▶ [DOCUMENT PASSAGE]:

Since my first short visit to Paris in 1925 I had dreamed of going there again, for a long stay. When still a schoolboy I had read Murger's 'La Vie de Bohème', and ever since I had thought of Paris and I was sure that nothing had changed since the days of Marcel, Mimi, Rudolph and the rest.

That was how we should live, I had decided. I too would spend my money carelessly when I had it, and get along somehow when it was all gone. Mimi awaited me. I was very romantic, and eager to get away from home.

At the beginning of 1928 I had saved nearly £150. Edwin John* was already in Paris and wrote to remind me I had promised to join him when I had enough money. Sickert was no longer teaching at the Academy, even Sims had gone, and the schools were dull and uninteresting. Edwin wrote again. He had found a place, very cheap and not far from Montparnasse. I was eager to go. My father saw me off. He gave me a sovereign, a golden sovereign, in case I ever really needed it, and told me to be careful to avoid women.

* Edwin John (Nov 27 1905 - Feb 2 1978) the fourth son of Augustus John and his first wife Ida Nettleship. GRH

During most of 1928 I shared a studio with Edwin in Malakoff, a working-class suburb of Paris. It was situated just outside the outer boulevard. We could walk from Malakoff to Montparnasse in about three-quarters of an hour, or we could go by tram. Our studio was fairly large and had a gallery bedroom. We did not have much furniture. Two single divan beds, one chair, a table, a couple of easels and an old wooden box. There was a built in wash basin with running water and a large, very ornamental iron stove. We kept a heap of coal on the floor, in a corner under the stairs. A few drawings were pinned on the walls. Very austere.

It was one of several in the rue Leplanquais and next door our landlord, his sons, and several workmen produced quantities of sculpture à machine, a horrifying method involving the use of a sort of drill worked by compressed air. The drills made a good deal of noise. The men worked very hard and were covered with powdered stone. They wore round paper caps on their heads to keep the dust out of their hair. They often sang as they worked.

Our landlord was a charming old man. I used to see him every evening in the market place, smoking his pipe.

'Ah Monsieur Clifford,' he always said, 'off to Paris again.' He spoke as if I was undertaking a long, long journey, yet Paris was only a bare fifteen minute tram ride away.

'And have you never been to Paris?' I asked him.

'I went there once. Someone died and I had to see a lawyer. But I prefer to remain here.'

Just inside the gate through which one passed from Malakoff to Paris was a large tract of waste ground. Here the gypsies sometimes camped with painted wagons and shabby tents. Gypsies from Spain, from Roumania. Straight lithe girls in long flowered dresses with a streak of thin red braid plaited into their hair. Terrifying old women, huddled up, smoking a pipe, grim reminder of what the girls would in time become. Insolent, handsome young men, and dignified old grandfathers with dozens of silver coins on their watch chains. Many little children in summer time, stark naked, golden brown firm little bodies, running everywhere.

▶ [ENTRIES SHOWN]:
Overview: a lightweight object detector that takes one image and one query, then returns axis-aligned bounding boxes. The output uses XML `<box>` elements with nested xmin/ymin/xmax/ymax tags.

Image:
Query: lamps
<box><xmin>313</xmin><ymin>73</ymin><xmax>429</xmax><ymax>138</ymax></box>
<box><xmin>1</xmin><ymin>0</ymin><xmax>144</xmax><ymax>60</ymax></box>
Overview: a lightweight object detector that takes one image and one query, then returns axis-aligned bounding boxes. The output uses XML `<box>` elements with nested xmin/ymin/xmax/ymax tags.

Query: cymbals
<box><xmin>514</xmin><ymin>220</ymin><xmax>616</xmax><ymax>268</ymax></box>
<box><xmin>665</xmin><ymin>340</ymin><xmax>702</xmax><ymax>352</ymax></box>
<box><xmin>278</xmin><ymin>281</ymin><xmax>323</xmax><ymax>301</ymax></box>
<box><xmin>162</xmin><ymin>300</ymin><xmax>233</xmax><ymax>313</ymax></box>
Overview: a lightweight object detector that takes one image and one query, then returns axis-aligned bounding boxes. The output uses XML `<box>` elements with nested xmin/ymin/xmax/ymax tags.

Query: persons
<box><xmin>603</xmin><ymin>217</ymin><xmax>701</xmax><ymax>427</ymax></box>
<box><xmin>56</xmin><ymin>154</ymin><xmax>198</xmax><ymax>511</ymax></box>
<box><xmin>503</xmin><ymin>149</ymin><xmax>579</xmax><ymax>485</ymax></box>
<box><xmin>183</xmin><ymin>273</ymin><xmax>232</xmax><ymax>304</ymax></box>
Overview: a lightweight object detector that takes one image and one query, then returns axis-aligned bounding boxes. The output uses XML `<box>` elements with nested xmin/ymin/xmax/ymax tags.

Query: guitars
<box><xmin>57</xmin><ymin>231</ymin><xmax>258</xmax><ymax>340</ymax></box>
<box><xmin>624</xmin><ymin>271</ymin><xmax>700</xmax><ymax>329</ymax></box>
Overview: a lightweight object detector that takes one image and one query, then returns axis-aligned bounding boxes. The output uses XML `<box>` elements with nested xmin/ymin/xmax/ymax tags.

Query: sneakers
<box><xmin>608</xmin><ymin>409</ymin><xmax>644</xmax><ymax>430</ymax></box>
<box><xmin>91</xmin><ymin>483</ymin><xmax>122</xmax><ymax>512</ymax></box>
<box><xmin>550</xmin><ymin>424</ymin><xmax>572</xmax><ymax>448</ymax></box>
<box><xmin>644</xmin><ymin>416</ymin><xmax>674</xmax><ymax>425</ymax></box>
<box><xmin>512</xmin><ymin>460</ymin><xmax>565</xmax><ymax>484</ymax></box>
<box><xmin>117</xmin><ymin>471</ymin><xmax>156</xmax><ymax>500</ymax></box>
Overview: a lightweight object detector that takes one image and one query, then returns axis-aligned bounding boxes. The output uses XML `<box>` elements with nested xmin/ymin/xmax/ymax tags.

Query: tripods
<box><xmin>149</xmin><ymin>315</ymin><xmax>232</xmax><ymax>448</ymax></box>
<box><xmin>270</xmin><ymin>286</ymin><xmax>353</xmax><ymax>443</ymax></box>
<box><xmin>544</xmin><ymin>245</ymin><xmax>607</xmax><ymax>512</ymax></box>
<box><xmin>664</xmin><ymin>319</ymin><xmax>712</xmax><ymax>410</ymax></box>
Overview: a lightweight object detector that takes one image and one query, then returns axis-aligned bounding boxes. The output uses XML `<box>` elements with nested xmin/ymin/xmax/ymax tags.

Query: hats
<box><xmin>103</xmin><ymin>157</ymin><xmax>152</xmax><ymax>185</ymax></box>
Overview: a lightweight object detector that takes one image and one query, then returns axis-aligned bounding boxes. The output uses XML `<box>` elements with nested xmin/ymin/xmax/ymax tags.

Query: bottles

▶ [DIRECTIVE 1]: Copy the Paris memoir again, starting with "That was how" and going on through "to avoid women.", and swap "sovereign" for "guinea".
▶ [DIRECTIVE 2]:
Answer these from the Paris memoir:
(a) How much money had the narrator saved by the beginning of 1928?
(b) In which suburb of Paris was the shared studio?
(c) How long was the tram ride from there to Paris?
▶ [DIRECTIVE 3]: Please write the next part of the Paris memoir, picking up after its last sentence.
The lines play no part in what is asked here.

▶ [TASK ANSWER 1]:
That was how we should live, I had decided. I too would spend my money carelessly when I had it, and get along somehow when it was all gone. Mimi awaited me. I was very romantic, and eager to get away from home.

At the beginning of 1928 I had saved nearly £150. Edwin John* was already in Paris and wrote to remind me I had promised to join him when I had enough money. Sickert was no longer teaching at the Academy, even Sims had gone, and the schools were dull and uninteresting. Edwin wrote again. He had found a place, very cheap and not far from Montparnasse. I was eager to go. My father saw me off. He gave me a guinea, a golden guinea, in case I ever really needed it, and told me to be careful to avoid women.

▶ [TASK ANSWER 2]:
(a) Nearly £150.
(b) Malakoff.
(c) A bare fifteen minutes.

▶ [TASK ANSWER 3]:
Edwin and myself used to draw in the Cours Libre at the Grande Chaumière several times a week. For a short time I worked in André Lhote's studio near the Gare Montparnasse. On Monday mornings the big atelier was crowded with students. The model waited.  A few minutes before 9 o'clock, Lhote would suddenly appear through a door opening on to the balcony at the far end of the studio. He was a little man with a charming smile, dressed in a dark lounge suit with a coloured silk handkerchief neatly arranged round his neck. He beamed at the faces upturned towards him. 'Bonjour mes enfants,' he said, and 'Bonjour Maître,' came the reply. I think he liked it. The master tripped down the stairs from the balcony and into the studio. He posed the model and gave a short talk on how he thought we should plan work during the week. We did not see him again until Saturday, the last day of the pose, when he reappeared still smiling and gave a few words of criticism to each student.

I did not stay there very long. I had had enough of schools and I began to work more and more on my own. Sometimes in the Malakoff studio, sometimes in the streets round about. But I continued to draw at the Cours Libre. I think it was at the zinc bar of the Dôme, where we sometimes went for a drink when the drawing class was over, that Edwin introduced me to Rowley Smart.

In those days Rowley was living in Montparnasse and he was never very far from his favourite haunts, the Dôme, the Rotonde, the Dingo Bar and the Select.

He was clean-shaven and wore his hair fairly long, hair that was just beginning to grey. A short, slight little man with a very big nose, lively blue eyes, a fresh complexion, a weakish chin and the most beautifully shaped hands I have ever seen.

It was summer when I first met him, and he wore an open-neck shirt, flannel trousers, a check jacket and a fawn coloured hat with a very wide brim, chapeau d'artiste, as they were called. On his feet, a pair of rope soled canvas beach shoes.

We had drinks, and Rowley was sure he had met me at some party or private view in London a year or so back. I certainly had no recollection of having seen him before, but I agreed that he was probably right. I said this to please him, for I had already made up my mind that we would meet again. He seemed interesting. I guessed that he had taken a liking to me. Edwin was morose, and sometimes would not speak for days on end - a difficult companion.

Rowley and I saw each other frequently after that first meeting. Indeed it was impossible not to come across him somewhere in Montparnasse.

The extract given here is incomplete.